Aus der Gemeinderatsfraktion:

Veröffentlicht am 17.02.2021 in Gemeinderatsfraktion

In der Sitzung vom 9.2.2021 wurde dem Gemeinderat das Ergebnis des Friedhofstrategietages vom 1.10.2020 vorgestellt. Alle Fraktionen lobten die Ergebnisse der beauftragten Firma Weiher. Für die SPD-Fraktion war es wichtig zu erkennen und zu bemerken, dass auf dem Friedhof, der übrigens die meist besuchte Grünanlage im Ort ist, das große Potenzial für moderne Formen der Bestattung genutzt wird. Ein vorrangiger Wunsch aller ist es, die entstehenden Kosten fairer aufzuteilen. Die weitere Entwicklung der Konzeption wurde einstimmig verabschiedet. Wir glauben, den Friedhof hiermit zukunftsfähiger zu machen und einen schönen Ort der Begegnung und Trauerbewältigung zu schaffen. 
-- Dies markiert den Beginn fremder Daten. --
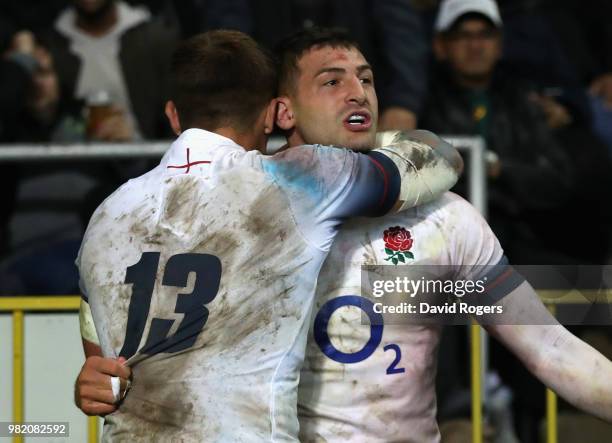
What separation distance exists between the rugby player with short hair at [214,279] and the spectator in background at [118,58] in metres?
3.37

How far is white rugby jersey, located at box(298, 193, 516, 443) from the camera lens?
4.43 metres

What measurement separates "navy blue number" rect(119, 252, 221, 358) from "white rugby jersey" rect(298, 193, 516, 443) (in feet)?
1.56

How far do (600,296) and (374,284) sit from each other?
5.05 feet

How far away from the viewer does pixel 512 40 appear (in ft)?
28.3

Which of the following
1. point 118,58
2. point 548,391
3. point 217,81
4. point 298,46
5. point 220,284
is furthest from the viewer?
point 118,58

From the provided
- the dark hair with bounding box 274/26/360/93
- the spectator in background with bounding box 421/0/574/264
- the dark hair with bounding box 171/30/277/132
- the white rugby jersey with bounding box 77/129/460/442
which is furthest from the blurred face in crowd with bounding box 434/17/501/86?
the white rugby jersey with bounding box 77/129/460/442

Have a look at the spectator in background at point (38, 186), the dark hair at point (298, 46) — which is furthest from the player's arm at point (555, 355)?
the spectator in background at point (38, 186)

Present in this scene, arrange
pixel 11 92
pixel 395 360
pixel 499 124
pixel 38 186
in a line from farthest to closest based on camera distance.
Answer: pixel 499 124
pixel 11 92
pixel 38 186
pixel 395 360

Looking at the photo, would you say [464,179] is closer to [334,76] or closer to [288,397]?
[334,76]

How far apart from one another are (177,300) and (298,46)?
44.7 inches

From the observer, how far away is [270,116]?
4582mm

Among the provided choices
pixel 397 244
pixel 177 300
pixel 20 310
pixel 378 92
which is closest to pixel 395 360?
pixel 397 244

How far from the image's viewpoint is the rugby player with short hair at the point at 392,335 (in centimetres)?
445

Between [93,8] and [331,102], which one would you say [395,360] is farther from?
[93,8]
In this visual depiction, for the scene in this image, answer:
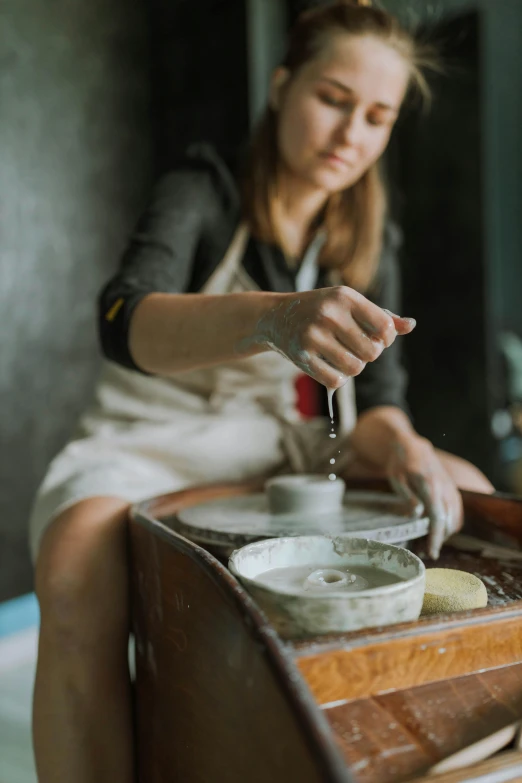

Gerne nahmen wir in der Sitzung die Ausführungen der Initiativgruppe "Hand in Hand" in Person von Gunnar Thörmer entgegen. Herr Thörmer berichtete über die Tätigkeiten und Schwierigkeiten der Flüchtlingshilfe in Bietigheim. Das vorbildliche und großartige ehrenamtliche Engagement wird durch die Arbeit aus dem Familien- und Seniorenbüro der Gemeinde sehr gut ergänzt. Dass die Integration von Geflüchteten kein Selbstläufer ist und zum größten Teil durch ehrenamtliche Helfer geleistet wird, verdient unsere Anerkennung und den Dank an alle, die sich engagieren.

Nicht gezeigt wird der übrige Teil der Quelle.